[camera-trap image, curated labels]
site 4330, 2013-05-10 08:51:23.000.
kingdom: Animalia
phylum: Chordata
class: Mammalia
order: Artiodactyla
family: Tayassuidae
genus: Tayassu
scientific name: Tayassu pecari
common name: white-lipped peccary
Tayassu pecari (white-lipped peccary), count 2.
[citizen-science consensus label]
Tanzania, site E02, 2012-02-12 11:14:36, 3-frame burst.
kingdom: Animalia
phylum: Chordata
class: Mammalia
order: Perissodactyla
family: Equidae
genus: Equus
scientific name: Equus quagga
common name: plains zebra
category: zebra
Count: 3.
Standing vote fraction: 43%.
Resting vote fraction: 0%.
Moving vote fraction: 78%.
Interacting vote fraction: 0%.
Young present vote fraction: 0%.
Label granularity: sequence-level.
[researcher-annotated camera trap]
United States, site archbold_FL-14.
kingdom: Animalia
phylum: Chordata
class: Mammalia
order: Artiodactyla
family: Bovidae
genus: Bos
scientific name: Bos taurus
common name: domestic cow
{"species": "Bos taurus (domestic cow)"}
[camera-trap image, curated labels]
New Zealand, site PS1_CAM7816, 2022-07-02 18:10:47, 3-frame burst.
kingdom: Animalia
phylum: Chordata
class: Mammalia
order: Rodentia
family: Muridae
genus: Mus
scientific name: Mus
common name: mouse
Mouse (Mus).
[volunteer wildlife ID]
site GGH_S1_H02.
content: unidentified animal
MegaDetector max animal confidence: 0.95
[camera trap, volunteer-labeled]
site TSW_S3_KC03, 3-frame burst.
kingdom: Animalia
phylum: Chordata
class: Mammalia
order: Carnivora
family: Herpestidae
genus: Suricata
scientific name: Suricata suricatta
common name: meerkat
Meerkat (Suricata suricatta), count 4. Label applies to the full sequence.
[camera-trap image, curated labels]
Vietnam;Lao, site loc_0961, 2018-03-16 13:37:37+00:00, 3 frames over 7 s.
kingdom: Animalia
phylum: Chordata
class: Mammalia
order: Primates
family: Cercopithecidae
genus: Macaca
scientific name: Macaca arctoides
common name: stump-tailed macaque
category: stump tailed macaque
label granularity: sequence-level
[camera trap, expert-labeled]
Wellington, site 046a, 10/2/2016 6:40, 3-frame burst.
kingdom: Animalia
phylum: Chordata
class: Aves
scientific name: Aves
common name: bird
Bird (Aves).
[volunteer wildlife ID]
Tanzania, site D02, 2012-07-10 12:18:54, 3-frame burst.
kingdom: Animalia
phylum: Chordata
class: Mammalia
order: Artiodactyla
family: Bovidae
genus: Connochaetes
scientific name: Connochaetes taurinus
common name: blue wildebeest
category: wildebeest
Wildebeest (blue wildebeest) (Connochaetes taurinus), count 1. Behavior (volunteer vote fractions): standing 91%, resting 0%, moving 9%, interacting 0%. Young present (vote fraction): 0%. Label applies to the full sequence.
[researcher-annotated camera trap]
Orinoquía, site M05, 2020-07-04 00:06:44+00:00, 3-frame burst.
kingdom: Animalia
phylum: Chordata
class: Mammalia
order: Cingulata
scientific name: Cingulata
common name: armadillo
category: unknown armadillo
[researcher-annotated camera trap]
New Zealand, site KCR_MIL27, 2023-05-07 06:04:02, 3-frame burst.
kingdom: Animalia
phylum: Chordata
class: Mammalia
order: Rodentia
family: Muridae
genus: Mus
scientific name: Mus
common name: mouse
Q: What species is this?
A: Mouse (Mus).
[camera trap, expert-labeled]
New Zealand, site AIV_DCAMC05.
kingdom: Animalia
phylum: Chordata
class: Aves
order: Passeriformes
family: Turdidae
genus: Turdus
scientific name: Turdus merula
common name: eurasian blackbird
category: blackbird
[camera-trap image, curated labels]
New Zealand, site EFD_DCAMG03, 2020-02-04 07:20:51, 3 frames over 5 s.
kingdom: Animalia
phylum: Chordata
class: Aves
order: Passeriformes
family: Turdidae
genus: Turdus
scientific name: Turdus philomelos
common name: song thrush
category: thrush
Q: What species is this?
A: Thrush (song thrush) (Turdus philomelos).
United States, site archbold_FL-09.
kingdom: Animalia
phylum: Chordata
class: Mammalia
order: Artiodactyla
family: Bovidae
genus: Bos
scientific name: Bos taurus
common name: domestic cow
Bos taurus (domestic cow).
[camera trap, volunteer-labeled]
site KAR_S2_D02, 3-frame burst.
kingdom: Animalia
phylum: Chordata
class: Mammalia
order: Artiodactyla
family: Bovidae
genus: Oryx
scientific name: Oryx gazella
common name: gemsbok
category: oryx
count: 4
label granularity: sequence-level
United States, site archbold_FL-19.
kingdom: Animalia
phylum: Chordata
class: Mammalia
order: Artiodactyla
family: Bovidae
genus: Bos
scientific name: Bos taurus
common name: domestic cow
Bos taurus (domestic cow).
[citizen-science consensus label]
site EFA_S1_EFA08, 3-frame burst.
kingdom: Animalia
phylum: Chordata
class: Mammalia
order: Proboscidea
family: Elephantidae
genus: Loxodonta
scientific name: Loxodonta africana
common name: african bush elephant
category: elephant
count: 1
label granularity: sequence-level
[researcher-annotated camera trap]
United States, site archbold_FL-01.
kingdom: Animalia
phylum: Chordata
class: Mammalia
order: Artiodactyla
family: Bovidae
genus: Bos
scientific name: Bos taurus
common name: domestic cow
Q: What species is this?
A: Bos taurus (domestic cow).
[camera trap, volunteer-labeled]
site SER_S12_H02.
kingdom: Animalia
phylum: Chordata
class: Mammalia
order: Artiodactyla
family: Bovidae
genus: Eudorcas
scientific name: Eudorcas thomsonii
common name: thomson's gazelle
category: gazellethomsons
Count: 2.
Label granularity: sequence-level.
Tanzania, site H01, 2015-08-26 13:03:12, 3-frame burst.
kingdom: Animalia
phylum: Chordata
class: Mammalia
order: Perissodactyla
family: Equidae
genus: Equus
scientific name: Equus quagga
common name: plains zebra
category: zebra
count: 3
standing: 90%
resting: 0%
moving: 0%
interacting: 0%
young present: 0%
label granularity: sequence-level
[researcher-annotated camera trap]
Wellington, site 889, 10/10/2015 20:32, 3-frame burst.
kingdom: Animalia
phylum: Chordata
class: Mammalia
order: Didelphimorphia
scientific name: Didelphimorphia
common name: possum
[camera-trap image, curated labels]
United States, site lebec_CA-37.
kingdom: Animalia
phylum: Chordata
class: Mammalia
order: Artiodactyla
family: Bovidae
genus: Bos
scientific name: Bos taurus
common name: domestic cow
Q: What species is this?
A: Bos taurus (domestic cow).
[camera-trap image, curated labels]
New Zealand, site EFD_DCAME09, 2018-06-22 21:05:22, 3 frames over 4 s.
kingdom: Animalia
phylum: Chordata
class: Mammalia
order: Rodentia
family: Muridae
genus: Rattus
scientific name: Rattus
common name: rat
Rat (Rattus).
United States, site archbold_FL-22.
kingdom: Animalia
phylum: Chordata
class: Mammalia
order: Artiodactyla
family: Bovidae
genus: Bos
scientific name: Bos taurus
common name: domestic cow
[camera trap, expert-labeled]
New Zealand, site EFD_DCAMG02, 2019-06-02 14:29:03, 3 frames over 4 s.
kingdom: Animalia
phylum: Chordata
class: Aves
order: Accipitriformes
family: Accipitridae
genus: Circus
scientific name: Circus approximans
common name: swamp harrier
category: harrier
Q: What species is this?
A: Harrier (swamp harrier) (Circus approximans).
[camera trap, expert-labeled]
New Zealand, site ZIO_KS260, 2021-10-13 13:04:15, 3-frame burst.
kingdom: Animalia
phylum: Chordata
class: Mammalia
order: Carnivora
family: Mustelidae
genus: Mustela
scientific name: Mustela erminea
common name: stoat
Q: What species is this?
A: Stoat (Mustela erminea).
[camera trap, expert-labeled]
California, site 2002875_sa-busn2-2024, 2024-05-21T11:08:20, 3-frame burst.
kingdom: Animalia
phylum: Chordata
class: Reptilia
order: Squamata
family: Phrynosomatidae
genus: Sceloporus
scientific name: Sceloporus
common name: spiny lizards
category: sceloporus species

◆ **Problem statement**:
Each line of the records, from the opening one through the line holding "scientific name: Tayassu pecari", should be restated word for word, with nothing else in the answer.

◆ **Answer to this task**:
[camera-trap image, curated labels]
site 4330, 2013-05-10 08:51:23.000.
kingdom: Animalia
phylum: Chordata
class: Mammalia
order: Artiodactyla
family: Tayassuidae
genus: Tayassu
scientific name: Tayassu pecari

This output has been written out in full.